3 Kommentare zu “Aus Alt wird Neu: Arbeiten in einem modernen Open-Plan Office

  1. Das Konzept einer Open-Space Office ist ein nicht mehr ganz neues, aber dennoch aktuelles Thema. Viele Firmen denken daran, auf dieses System umzustellen. Ziel dabei soll sein, die Bürokommunikation zu steigern, aber die Teilung der verschiedenen Arbeitsbereiche beizubehalten. Diese Teilung ist weiterhin wichtig, um komfortable Arbeitsplätze auch in Zukunft sicherstellen zu können.
    Dieser Wettbewerb der Contorion GmbH ist meiner Ansicht nach eine sehr große Chance für Studierende der Innenarchitektur, (Raum-)Gestaltung und Interior Design. Denn es handelt sich dabei um ein zeitnahes Phänomen, das viele in Zukunft betreffen wird, und da scheint es naheliegend, den Firmenmitarbeitern von morgen die Chance zu geben, aktiv an der Entwicklung dieser Open-Space Offices mitzuarbeiten. Das Ziel des Wettbewerbs soll sein, mit seiner Einreichung sowohl dem Stil Contorions zu entsprechen als auch dafür zu sorgen, ein möglichst positives Arbeitsklima zu erreichen.
    Und meiner Meinung nach ist es durchaus möglich, auch in Open-Space Offices ein angenehmes Arbeitsklima zu erleben. Allerdings muss an so einiges gedacht werden, wie etwa die sinnvolle Einteilung der Arbeitsplätze (also eine entsprechende Anordnung nach Arbeitsgruppen, etc.), und daran, nicht zu viele Arbeitsplätze auf einer kleinen Fläche zu positionieren.
    Für Studierende der oben genannten Fachrichtungen ist dieser Wettbewerb sicherlich ein sehr passendes Projekt, und ich bin positiv gestimmt, dass ein sehr gutes Ergebnis dabei rauskommen wird.
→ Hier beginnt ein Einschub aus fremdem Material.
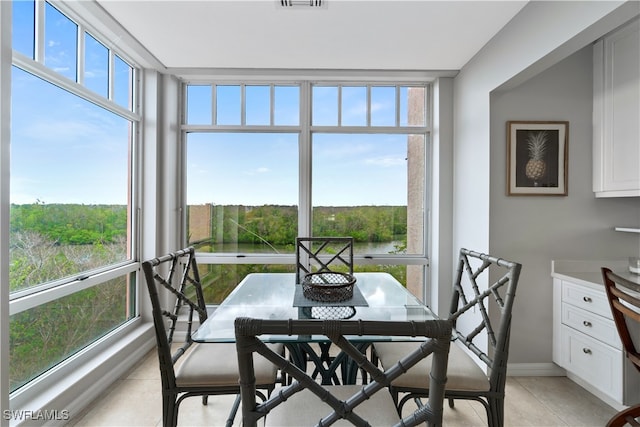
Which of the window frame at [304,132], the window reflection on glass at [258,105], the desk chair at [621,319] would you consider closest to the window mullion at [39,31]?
the window frame at [304,132]

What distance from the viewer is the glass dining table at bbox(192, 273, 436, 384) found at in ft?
4.60

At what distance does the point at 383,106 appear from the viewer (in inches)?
129

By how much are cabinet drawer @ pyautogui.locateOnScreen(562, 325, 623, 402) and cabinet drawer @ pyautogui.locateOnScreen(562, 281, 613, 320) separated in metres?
0.20

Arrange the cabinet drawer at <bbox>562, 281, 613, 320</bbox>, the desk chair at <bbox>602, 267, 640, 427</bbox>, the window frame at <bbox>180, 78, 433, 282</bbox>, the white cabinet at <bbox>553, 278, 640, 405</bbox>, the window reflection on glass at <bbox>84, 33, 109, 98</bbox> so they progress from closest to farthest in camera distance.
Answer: the desk chair at <bbox>602, 267, 640, 427</bbox> → the white cabinet at <bbox>553, 278, 640, 405</bbox> → the cabinet drawer at <bbox>562, 281, 613, 320</bbox> → the window reflection on glass at <bbox>84, 33, 109, 98</bbox> → the window frame at <bbox>180, 78, 433, 282</bbox>

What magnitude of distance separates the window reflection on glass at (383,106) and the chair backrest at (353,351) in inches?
109

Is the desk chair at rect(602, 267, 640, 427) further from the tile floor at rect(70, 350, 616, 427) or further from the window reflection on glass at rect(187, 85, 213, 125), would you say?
the window reflection on glass at rect(187, 85, 213, 125)

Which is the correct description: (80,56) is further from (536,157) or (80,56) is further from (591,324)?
(591,324)

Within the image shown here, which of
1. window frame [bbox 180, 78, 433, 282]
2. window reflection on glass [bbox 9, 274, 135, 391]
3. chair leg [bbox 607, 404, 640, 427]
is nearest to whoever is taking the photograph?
chair leg [bbox 607, 404, 640, 427]

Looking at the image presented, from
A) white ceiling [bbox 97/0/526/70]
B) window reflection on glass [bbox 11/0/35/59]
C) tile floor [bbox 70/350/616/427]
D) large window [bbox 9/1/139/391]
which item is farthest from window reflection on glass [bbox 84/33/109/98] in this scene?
tile floor [bbox 70/350/616/427]

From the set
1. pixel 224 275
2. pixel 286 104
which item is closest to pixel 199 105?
pixel 286 104

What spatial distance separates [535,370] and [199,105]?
385 cm

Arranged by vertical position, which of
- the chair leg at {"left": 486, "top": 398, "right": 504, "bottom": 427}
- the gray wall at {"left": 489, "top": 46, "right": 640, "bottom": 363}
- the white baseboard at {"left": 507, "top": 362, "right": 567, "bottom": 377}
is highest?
the gray wall at {"left": 489, "top": 46, "right": 640, "bottom": 363}

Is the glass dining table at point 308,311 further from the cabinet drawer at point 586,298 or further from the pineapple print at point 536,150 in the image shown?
the pineapple print at point 536,150

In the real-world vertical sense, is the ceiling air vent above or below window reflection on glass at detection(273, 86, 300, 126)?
above
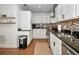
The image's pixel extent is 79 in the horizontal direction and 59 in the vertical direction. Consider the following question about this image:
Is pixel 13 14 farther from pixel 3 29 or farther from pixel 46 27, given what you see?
pixel 46 27

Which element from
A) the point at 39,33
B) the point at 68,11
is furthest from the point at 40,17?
the point at 68,11

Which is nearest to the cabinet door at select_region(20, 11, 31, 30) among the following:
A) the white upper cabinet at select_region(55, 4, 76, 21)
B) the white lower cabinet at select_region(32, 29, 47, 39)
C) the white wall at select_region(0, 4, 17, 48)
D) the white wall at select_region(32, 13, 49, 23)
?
the white wall at select_region(0, 4, 17, 48)

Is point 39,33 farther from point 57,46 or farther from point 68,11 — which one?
point 57,46

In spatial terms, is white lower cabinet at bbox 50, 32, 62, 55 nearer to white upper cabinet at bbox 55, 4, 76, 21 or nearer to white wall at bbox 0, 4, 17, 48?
white upper cabinet at bbox 55, 4, 76, 21

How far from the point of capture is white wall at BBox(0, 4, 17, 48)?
19.0ft

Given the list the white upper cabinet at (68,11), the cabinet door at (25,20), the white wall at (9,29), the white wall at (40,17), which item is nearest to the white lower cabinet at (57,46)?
the white upper cabinet at (68,11)

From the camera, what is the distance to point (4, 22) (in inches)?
227

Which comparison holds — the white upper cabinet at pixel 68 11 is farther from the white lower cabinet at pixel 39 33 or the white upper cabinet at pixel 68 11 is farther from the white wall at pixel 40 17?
the white wall at pixel 40 17

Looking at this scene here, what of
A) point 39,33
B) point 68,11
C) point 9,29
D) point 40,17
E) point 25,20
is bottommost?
point 39,33

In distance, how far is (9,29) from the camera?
5.84 metres

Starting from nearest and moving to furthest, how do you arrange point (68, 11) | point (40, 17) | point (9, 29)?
1. point (68, 11)
2. point (9, 29)
3. point (40, 17)

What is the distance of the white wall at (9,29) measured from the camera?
579 cm
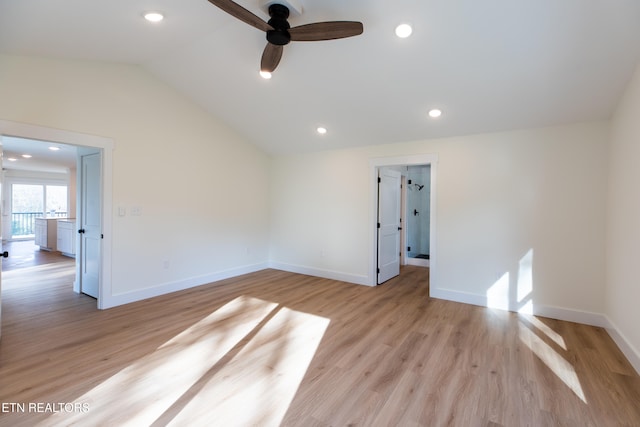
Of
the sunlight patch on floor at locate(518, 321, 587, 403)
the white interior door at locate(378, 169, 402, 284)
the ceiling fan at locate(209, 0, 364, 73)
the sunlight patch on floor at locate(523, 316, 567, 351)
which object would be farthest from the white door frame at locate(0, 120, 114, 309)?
the sunlight patch on floor at locate(523, 316, 567, 351)

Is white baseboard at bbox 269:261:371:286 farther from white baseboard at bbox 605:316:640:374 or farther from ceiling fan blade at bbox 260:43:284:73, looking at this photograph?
ceiling fan blade at bbox 260:43:284:73

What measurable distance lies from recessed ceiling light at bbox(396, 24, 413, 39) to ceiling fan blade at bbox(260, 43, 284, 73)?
1091mm

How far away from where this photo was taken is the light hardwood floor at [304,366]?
1.97 metres

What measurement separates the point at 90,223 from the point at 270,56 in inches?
139

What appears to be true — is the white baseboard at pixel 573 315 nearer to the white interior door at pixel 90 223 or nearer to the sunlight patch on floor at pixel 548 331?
the sunlight patch on floor at pixel 548 331

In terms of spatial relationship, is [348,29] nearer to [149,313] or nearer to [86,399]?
[86,399]

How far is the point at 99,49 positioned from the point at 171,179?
1813 mm

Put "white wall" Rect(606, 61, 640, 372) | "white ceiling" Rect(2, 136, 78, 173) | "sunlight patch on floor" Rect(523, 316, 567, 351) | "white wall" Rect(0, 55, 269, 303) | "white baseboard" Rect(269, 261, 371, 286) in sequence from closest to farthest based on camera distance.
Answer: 1. "white wall" Rect(606, 61, 640, 372)
2. "sunlight patch on floor" Rect(523, 316, 567, 351)
3. "white wall" Rect(0, 55, 269, 303)
4. "white baseboard" Rect(269, 261, 371, 286)
5. "white ceiling" Rect(2, 136, 78, 173)

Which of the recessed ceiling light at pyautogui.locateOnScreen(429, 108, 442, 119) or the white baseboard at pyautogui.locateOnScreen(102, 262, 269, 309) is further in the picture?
the white baseboard at pyautogui.locateOnScreen(102, 262, 269, 309)

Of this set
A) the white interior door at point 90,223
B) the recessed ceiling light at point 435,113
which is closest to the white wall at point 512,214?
the recessed ceiling light at point 435,113

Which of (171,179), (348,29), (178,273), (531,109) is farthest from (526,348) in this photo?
(171,179)

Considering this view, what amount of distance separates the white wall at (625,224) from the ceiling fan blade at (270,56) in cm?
321

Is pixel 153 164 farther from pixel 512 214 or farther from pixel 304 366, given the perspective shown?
pixel 512 214

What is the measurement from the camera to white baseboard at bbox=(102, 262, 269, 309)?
3.91 metres
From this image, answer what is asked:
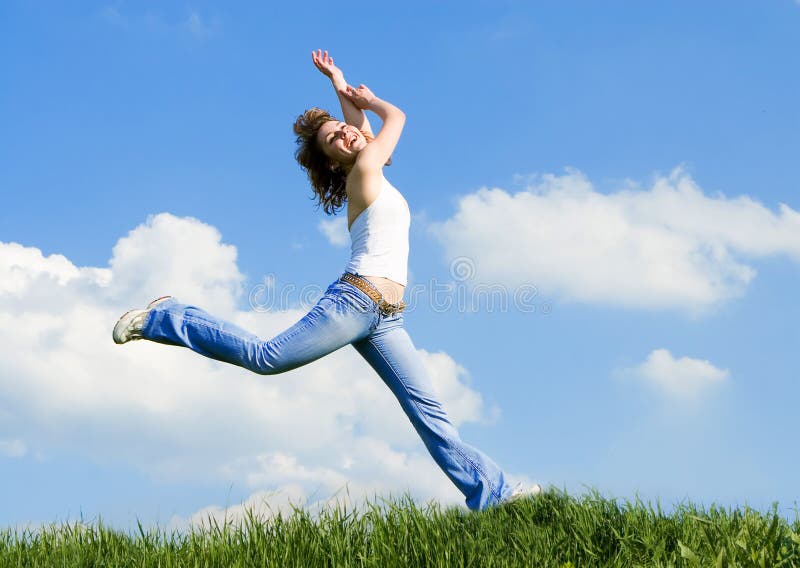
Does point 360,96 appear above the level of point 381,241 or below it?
above

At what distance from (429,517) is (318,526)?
0.62 m

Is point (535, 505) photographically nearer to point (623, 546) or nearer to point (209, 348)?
point (623, 546)

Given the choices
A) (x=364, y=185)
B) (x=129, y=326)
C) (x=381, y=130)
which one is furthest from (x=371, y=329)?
(x=129, y=326)

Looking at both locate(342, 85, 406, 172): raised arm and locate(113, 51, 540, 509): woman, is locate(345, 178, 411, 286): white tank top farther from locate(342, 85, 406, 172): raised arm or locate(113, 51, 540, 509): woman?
locate(342, 85, 406, 172): raised arm

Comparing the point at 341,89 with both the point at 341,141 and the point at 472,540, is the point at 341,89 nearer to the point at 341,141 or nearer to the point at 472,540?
the point at 341,141

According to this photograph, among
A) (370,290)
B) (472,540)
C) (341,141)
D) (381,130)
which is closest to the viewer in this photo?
(472,540)

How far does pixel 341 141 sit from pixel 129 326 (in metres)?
1.73

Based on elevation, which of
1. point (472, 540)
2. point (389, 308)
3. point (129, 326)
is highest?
point (129, 326)

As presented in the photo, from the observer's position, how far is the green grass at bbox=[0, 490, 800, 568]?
3.92 metres

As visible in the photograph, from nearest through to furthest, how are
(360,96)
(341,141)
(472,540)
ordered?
1. (472,540)
2. (341,141)
3. (360,96)

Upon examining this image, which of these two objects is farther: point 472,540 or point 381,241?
point 381,241

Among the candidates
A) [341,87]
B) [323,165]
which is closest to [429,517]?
[323,165]

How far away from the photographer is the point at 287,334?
483 centimetres

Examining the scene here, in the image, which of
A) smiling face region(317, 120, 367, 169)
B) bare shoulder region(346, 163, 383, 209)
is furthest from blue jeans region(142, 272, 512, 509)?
smiling face region(317, 120, 367, 169)
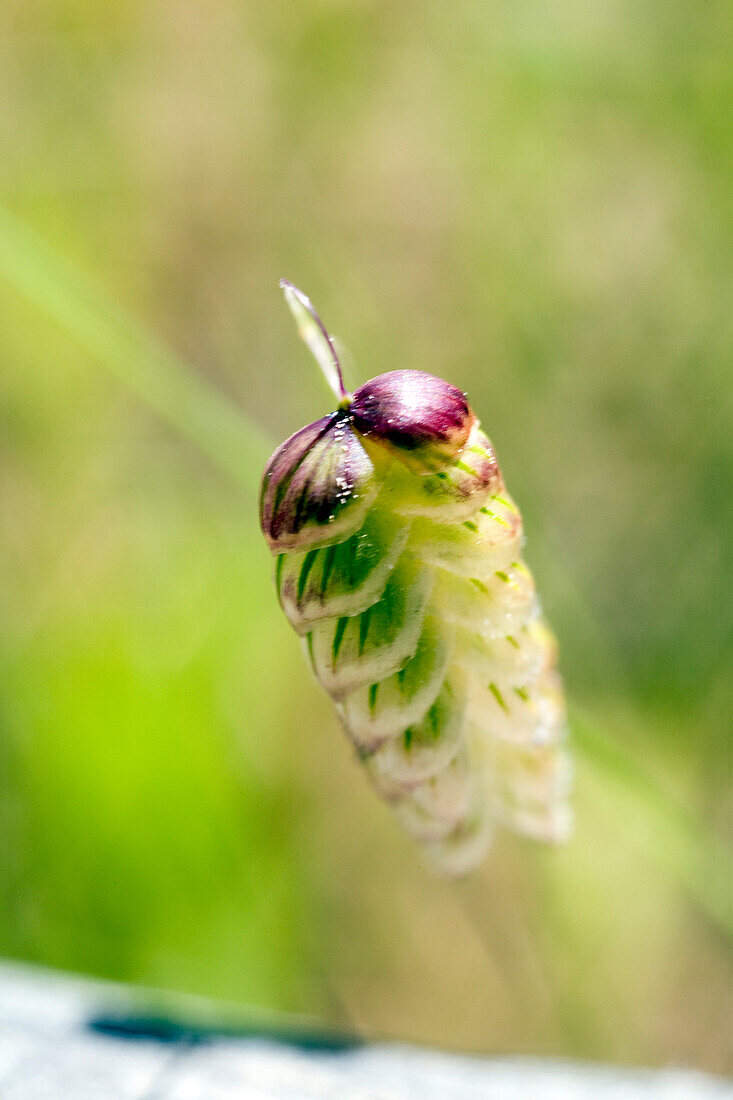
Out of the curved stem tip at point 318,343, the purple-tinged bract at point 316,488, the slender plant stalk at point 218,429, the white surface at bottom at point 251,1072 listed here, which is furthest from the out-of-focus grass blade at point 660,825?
the purple-tinged bract at point 316,488

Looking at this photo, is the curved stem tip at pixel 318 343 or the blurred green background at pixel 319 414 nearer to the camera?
the curved stem tip at pixel 318 343

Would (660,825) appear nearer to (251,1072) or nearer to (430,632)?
(251,1072)

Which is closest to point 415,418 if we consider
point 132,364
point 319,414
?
point 132,364

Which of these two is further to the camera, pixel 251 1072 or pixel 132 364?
pixel 132 364

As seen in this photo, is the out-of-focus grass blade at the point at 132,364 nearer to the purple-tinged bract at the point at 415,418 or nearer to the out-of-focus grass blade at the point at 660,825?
the out-of-focus grass blade at the point at 660,825

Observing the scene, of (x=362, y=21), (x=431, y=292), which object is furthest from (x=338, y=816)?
(x=362, y=21)
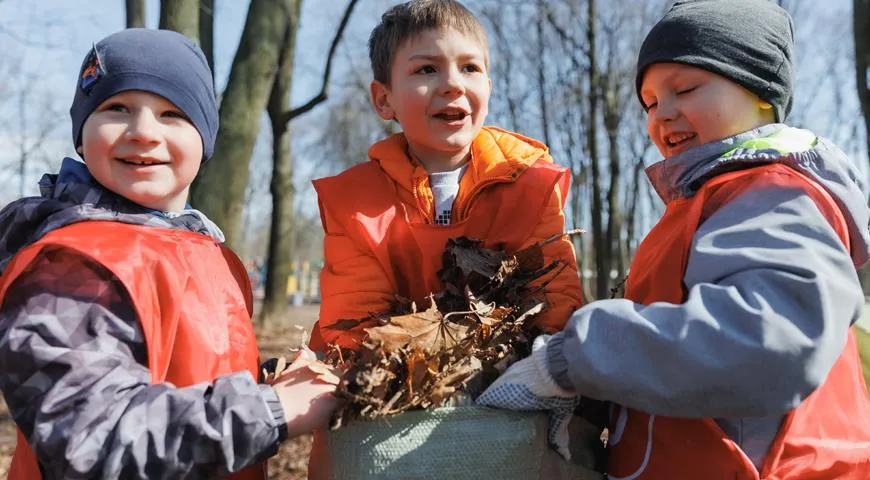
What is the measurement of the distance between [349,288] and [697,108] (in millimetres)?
1174

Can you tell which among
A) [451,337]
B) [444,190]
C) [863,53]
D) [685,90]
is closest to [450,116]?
[444,190]

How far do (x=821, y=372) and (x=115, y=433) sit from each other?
151 centimetres

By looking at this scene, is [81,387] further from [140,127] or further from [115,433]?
[140,127]

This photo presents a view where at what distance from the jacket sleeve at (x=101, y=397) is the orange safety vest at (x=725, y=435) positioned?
0.89 m

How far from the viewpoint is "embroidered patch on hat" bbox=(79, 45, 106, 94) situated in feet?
6.17

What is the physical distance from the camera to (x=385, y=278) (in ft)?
7.51

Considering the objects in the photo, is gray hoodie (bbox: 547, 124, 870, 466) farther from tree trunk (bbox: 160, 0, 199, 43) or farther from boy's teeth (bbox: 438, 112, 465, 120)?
tree trunk (bbox: 160, 0, 199, 43)

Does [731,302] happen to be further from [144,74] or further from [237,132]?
[237,132]

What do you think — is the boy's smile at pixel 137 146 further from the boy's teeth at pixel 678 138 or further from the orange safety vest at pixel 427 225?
the boy's teeth at pixel 678 138

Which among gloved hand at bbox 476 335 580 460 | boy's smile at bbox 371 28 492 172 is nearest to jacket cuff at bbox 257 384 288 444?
gloved hand at bbox 476 335 580 460

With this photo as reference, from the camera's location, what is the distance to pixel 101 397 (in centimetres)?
150

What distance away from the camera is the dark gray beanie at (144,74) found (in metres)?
1.88

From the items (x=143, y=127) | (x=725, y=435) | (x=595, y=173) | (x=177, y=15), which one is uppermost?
(x=177, y=15)

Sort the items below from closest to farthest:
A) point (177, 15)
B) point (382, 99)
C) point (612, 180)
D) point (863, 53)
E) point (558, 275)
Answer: point (558, 275) < point (382, 99) < point (177, 15) < point (863, 53) < point (612, 180)
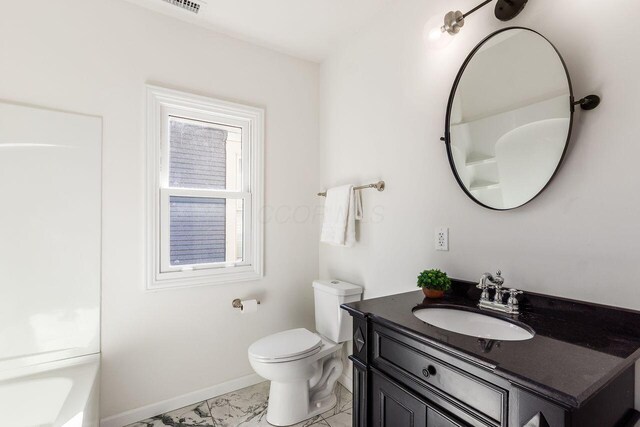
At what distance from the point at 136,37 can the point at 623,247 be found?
257 cm

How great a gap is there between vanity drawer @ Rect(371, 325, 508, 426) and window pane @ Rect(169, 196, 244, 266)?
4.75 feet

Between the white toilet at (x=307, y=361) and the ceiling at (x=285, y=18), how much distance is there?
176 cm

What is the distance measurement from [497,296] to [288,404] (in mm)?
1348

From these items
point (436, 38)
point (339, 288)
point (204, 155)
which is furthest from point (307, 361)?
point (436, 38)

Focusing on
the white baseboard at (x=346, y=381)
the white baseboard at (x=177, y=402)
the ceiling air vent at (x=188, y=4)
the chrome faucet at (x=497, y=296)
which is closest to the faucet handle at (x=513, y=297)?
the chrome faucet at (x=497, y=296)

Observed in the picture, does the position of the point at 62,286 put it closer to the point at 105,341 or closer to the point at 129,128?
the point at 105,341

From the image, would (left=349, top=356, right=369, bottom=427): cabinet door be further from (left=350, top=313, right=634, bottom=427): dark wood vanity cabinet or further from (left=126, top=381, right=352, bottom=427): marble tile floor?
(left=126, top=381, right=352, bottom=427): marble tile floor

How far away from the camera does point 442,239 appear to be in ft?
5.10

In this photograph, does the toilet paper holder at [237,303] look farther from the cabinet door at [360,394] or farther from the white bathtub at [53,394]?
the cabinet door at [360,394]

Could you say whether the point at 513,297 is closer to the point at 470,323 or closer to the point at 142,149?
the point at 470,323

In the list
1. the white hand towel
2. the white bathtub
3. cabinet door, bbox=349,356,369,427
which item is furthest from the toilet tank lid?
the white bathtub

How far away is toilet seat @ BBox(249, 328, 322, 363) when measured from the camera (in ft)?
5.67

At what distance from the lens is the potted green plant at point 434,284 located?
1.37 m

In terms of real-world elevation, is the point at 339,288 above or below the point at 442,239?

  2. Ich persönlich finde es besonders toll und beeindruckend, dass junge, kreative Studenten und Studentinnen, v.a. aus den Fachbereichen Architektur, Innenarchitektur, Interior Design und (Raum-)Gestaltung bei diesem Projekt, Open-Space Office mitwirken bzw. teilnehmen dürfen.
    Auch wenn dieses Konzept Open-Space Office schon lange verbreitet ist, sieht man es heutzutage noch besonders oft.
    Auf der einen Seite gibt es dutzende Vorteile aber auch Nachteile. Mögliche Vorteile könnten zum Beispiel sein: Es ist leichter Workshops zu organisieren, man muss nicht telefonieren sondern kann ein Problem oder ein Anliegen unter vier Augen berede bzw. ausdiskutieren, man Arbeitet oft effizienter, da man sich gegenseitig anspornt, es ist für den Arbeitsgeber billiger Räumlichkeiten zur Verfügung zu stellen und dadurch können mehrere Arbeitnehmer angestellt werden und ein weitere Punkt wäre noch dass dadurch die Bürokommunikation gesteigert wird.
    Mögliche Nachteile könnten jedoch sein, dass der Lärmpegel immer weiter ansteigen kann und es dadurch immer schwieriger wird sich zu konzentrieren.

    Jedoch bin ich der festen Überzeugung, dass dieses Konzept Open-Space Office weiterhin voll im Trend bleiben wird, da die Vorteile den Nachteilen überwiegen.

  3. Wer sich in seiner Arbeitsstelle wohlfühlt, arbeitet auch letzten Endes produktiver. Vor allem in Firmen, wo die Mitarbeiter/innen den ganzen Tag vorm Computer sitzen, ist unter anderem ein gutes Raumklima sehr wichtig. Ganz nach dem Motto „Pimp my Office“ ist das Ziel dieser Raumgestaltung die Kreativität und Kommunikation der Mitarbeiter/innen in ihren Arbeitsplätzen zu fördern. Dazu benötigt es sowohl eigene Rückzugsorte, sowie Orte, an dem sich alle treffen können, um ihre Ideen gegenseitig auszutauschen. Das Unternehmen Google zeigt uns vor, wie ein solcher kooperativer Arbeitsraum aussieht; Für die Mitarbeiter von Google werden eigene Besprechungsräume konzipiert, welche ihnen das Gefühl geben, an einem anderen Ort zu sein; sei es in Form von Ruderboote oder Flugzeugkabinen. Ziel dieser Open-Space Office ist es, nicht nur das Raumklima der Mitarbeiter zu verbessern, sondern damit eine neue freie Form des Kommunikationsaustausches zu ermöglichen.